First of all: if you do a assertz without first doing a retract you'll end with having an almost duplicate of your data, and probably is not what you want. assertz stores the updated initialstate after the old one (there is asserta, but I doubt will correct the bug).

Second, note how to use pattern matching to extract the essential information:

C=[[X,_]|_]

the use of _ (i.e. an anonymous var) is essential, because allows to specify which part of the complex structure we must ignore when using it. And we must use it also to indicate to delete/3 what to match.

delete(C,[X,_],Newlist)
1
votes

Edit: A new answer to incorporate CapelliC's endorsement of delete/3 and OPs further queries in the comments.

Predicate:

initial_state_without_elements(initialstate(A,B,List), Element,
                               initialstate(A,B,FilteredList) ):-
    delete(List, Element, FilteredList).

Query:

?- initial_state_without_elements(initialstate(0,[],[[1,0],[2,3],[1,2],[2,3]]), [2,_], NewState).
NewState = initialstate(0, [], [[1, 0], [1, 2]]).

We want to take some list of lists, ListOfLists, and remove all the sublists, Ls, that contain a given Element. In general, to check if an element X is in some list List, we we can use member(X, List). So we want a list of lists, SubListsWithout, which contains all Ls of ListOfLists for which member(Element, SubList) is false.
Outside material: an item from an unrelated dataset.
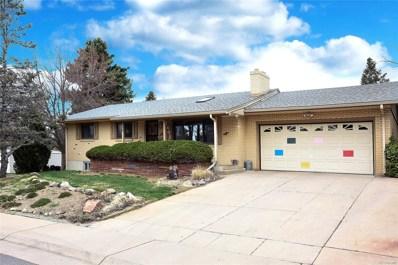 8401 E Lehigh Drive, Denver, CO 80237 - MLS#: 4896158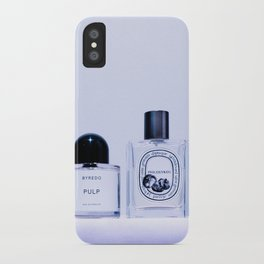 the scent ver.cool purple iPhone Case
Here is a predicate sublists_without_elements/3, which takes a list of lists, an element, and a variable as arguments, and unifies the variable with a list of the sublists of the first which do not contain the element. This predicate uses the standard recursive technique for describing lists:

sublists_without_element([], _, []).
sublists_without_element([L|Ls], Element, SubListsWithout) :-
    member(Element, L), !, 
    sublists_without_element(Ls, Element, SubListsWithout).
sublists_without_element([L|Ls], Element, [L|SubListsWithout]) :-
    sublists_without_element(Ls, Element, SubListsWithout).

The first clause is our base case: the empty list has no sublists, regardless of the element.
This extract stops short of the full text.